Batalha judicial de 20 anos: Detran-go deve restituir taxa indevida a mais de 600 mil motoristas

Após quase duas décadas de uma complexa batalha judicial, o Departamento Estadual de Trânsito de Goiás (Detran-GO) foi condenado a restituir a taxa de licenciamento anual cobrada indevidamente de mais de 600 mil motoristas goianos. A decisão, que representa uma vitória significativa para os direitos do consumidor e do contribuinte, refere-se a cobranças realizadas entre abril de 2003 e maio de 2008, período em que o órgão aplicou um valor muito superior ao custo real de postagem dos documentos.
A ação foi movida pelo Instituto de Defesa do Consumidor e do Contribuinte (IDCC), que identificou a discrepância e buscou reparação na Justiça. A sentença, proferida em julho deste ano, determina que o Detran-GO apresente uma lista detalhada dos beneficiários e os valores individualizados a serem devolvidos, um processo que promete ser desafiador dada a antiguidade dos fatos.
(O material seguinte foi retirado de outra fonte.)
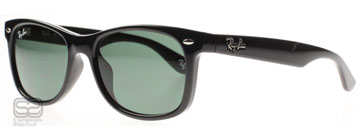 Ray-Ban Junior 9052 Svart 100/71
A Origem da Cobrança Indevida e a Ação do Consumidor
A controvérsia teve início com a prática do Detran-GO de entregar o boleto de licenciamento anual diretamente nas residências dos motoristas. Para esse serviço, o órgão cobrava uma taxa de R$ 11,17. No entanto, o custo real da postagem pelos Correios era de apenas 40 centavos. Essa diferença de R$ 10,77 por boleto, multiplicada por centenas de milhares de motoristas ao longo de cinco anos, resultou em um montante significativo arrecadado indevidamente.
O IDCC, ao constatar a irregularidade, agiu em defesa dos cidadãos, questionando a legalidade e a transparência dessa cobrança. A presidente do instituto, Renata Abalém, destacou à TV Anhanguera a importância de esclarecer o destino do valor excedente. “Nós entendemos que esse valor serviu para alguma coisa, mas nós também não temos a resposta de para onde esse valor foi. Ou seja, o que nós queremos é que seja devolvido para o consumidor que pagou indevidamente”, afirmou Abalém, ressaltando a necessidade de ressarcimento aos lesados.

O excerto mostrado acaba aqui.